WHAT TO PRODUCE >>
Reproduce the text of each record below word for word, leaving out the pictures.

Crawled caption data

--------

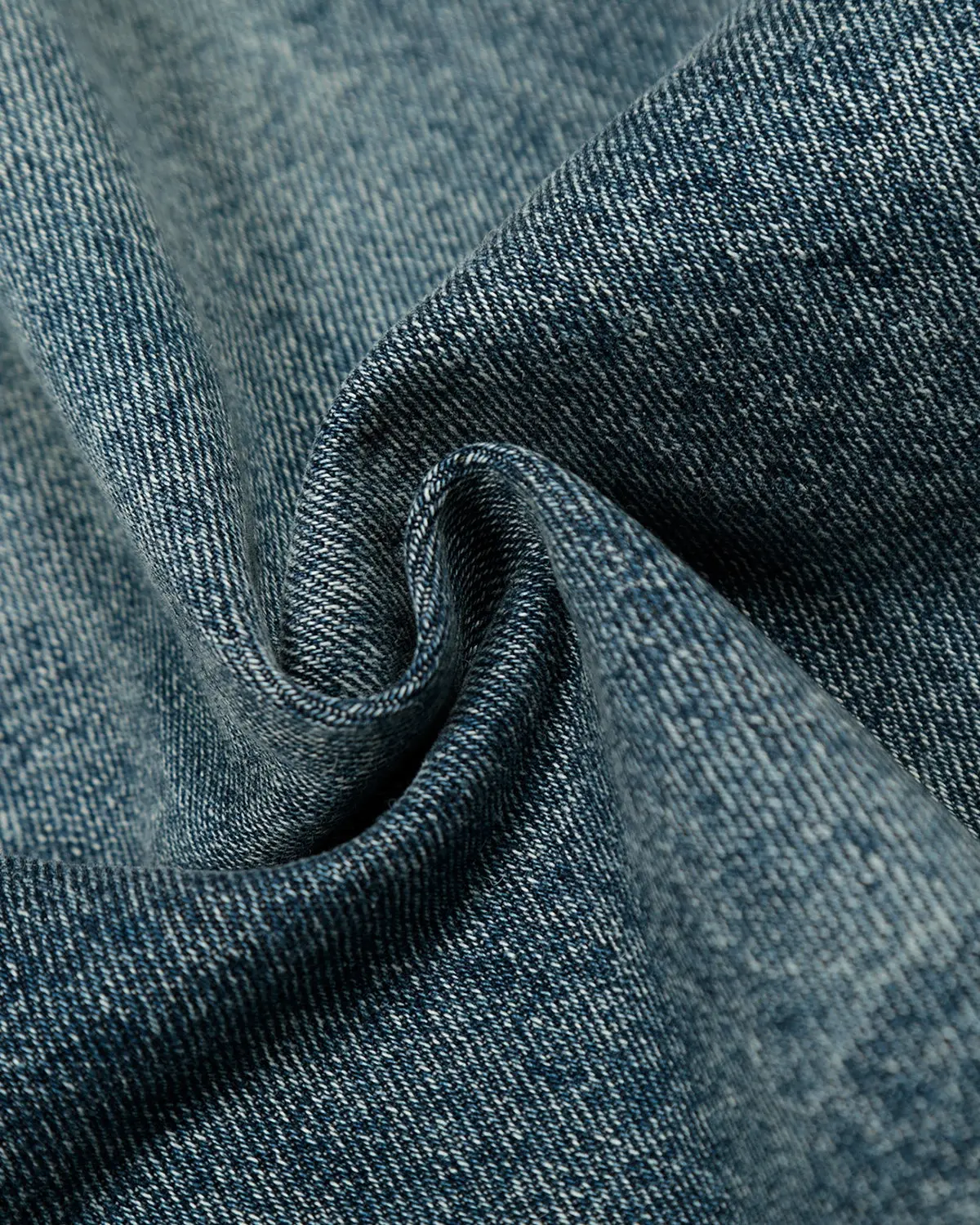 Whisker Acid Washed Barrel Jeans| Inflation Streetwear - Image 9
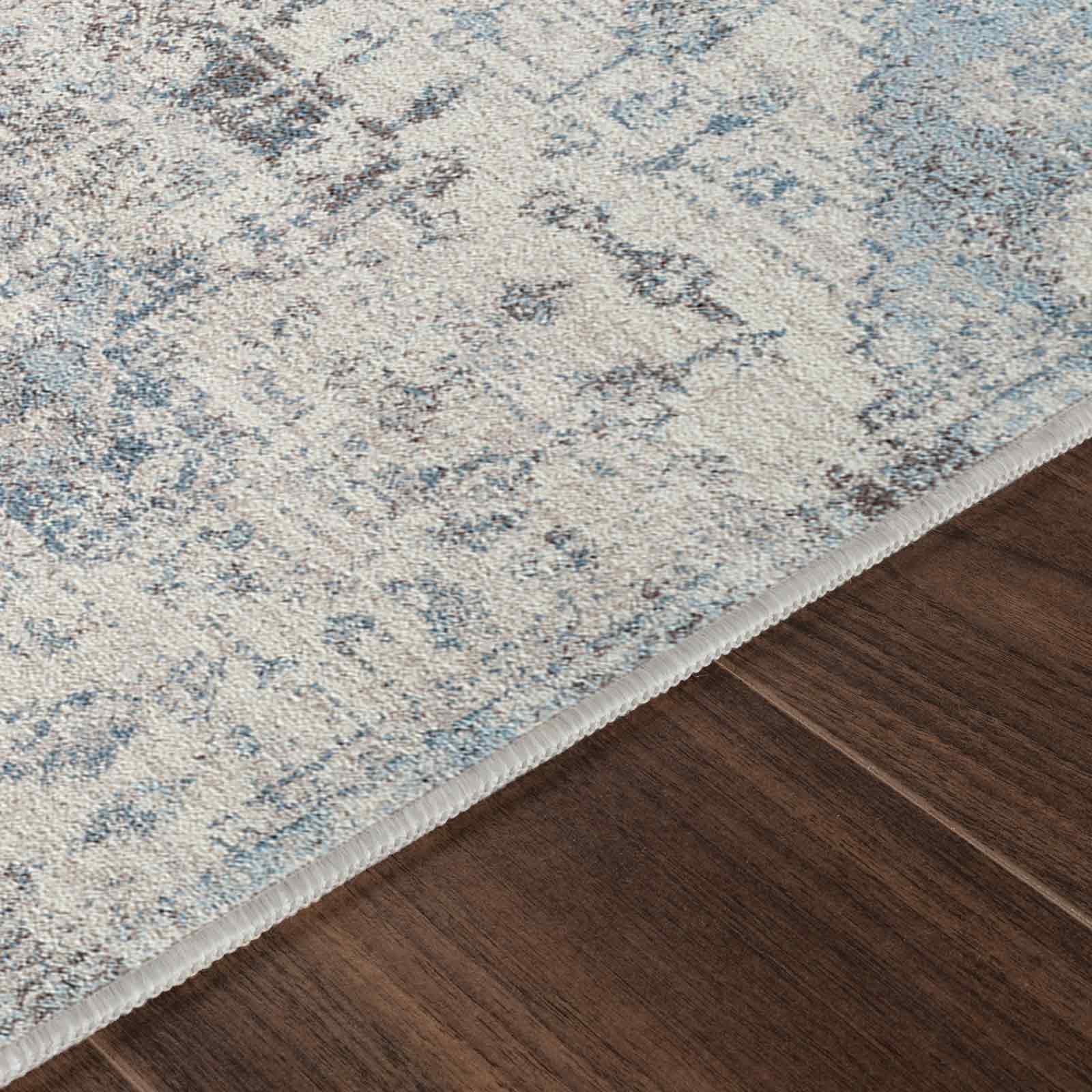 Ankara-Vintage Traditional Boho Rug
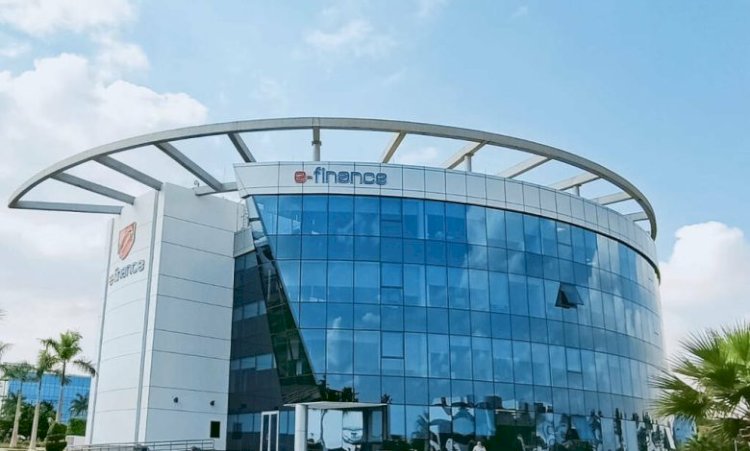 أرباح إي فاينانس للاستثمارات الماليه تنمو 31% إلى 1.87 مليار جنيه خلال 9 أشهر
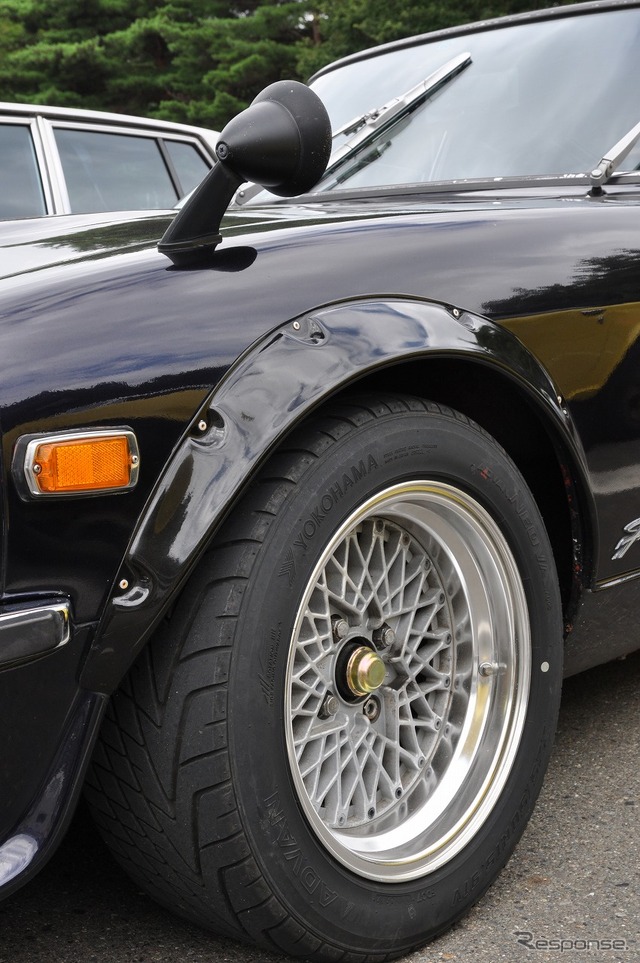 1973年 日産 フェアレディZ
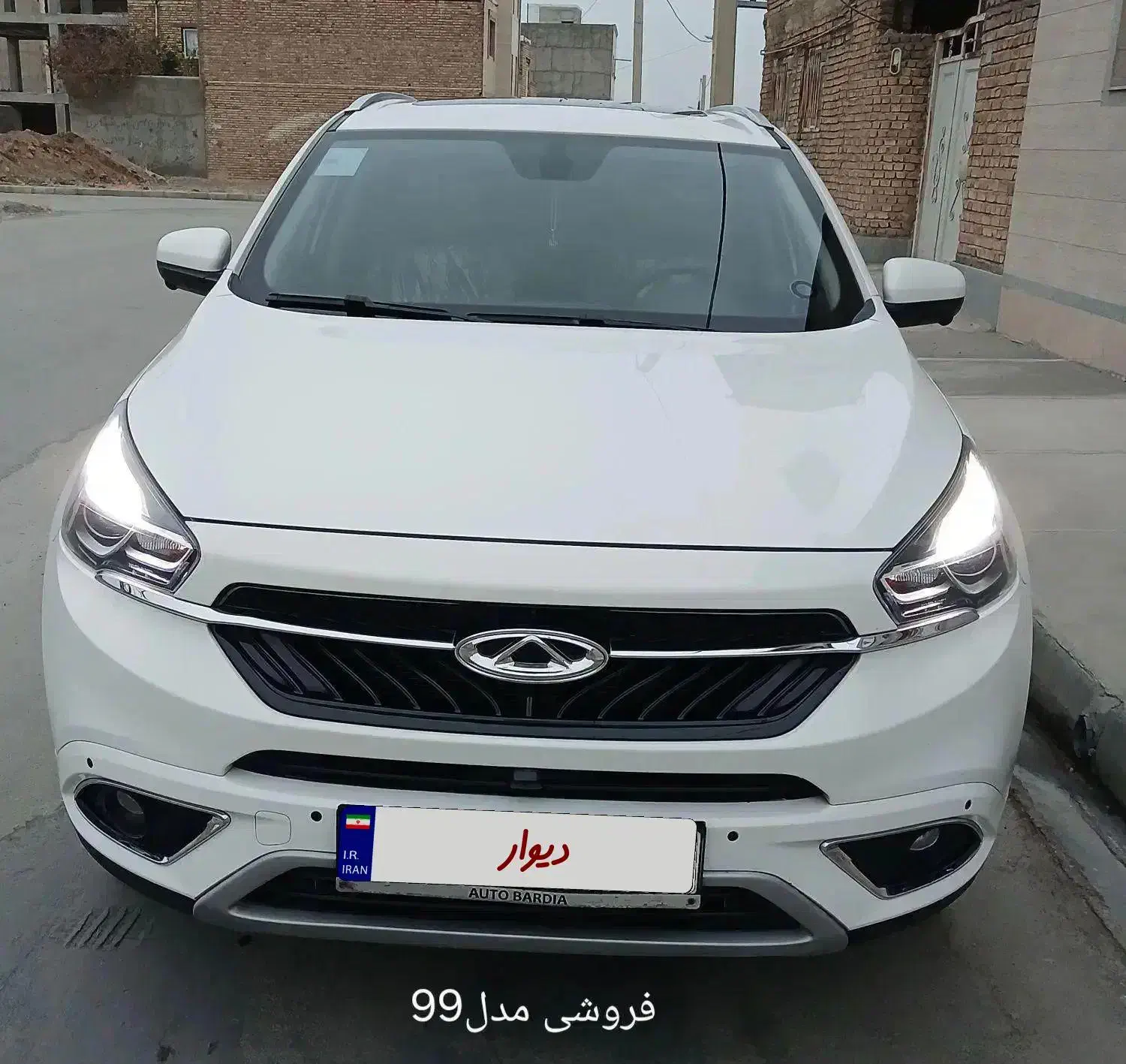 فروش یک دستگاه تیکو۷|خودرو سواری و وانت|صالح آباد, |دیوار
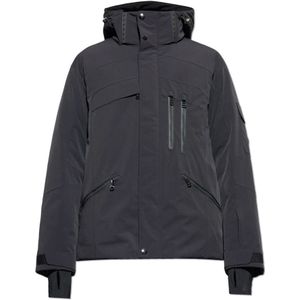 Bogner, Heren, Sport, Zwart, Maat: M Tweed,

--------

ANSWER TO THE EXERCISE >>
 Whisker Acid Washed Barrel Jeans| Inflation Streetwear - Image 9
 Ankara-Vintage Traditional Boho Rug
 أرباح إي فاينانس للاستثمارات الماليه تنمو 31% إلى 1.87 مليار جنيه خلال 9 أشهر
 1973年 日産 フェアレディZ
 فروش یک دستگاه تیکو۷|خودرو سواری و وانت|صالح آباد, |دیوار
 Bogner, Heren, Sport, Zwart, Maat: M Tweed,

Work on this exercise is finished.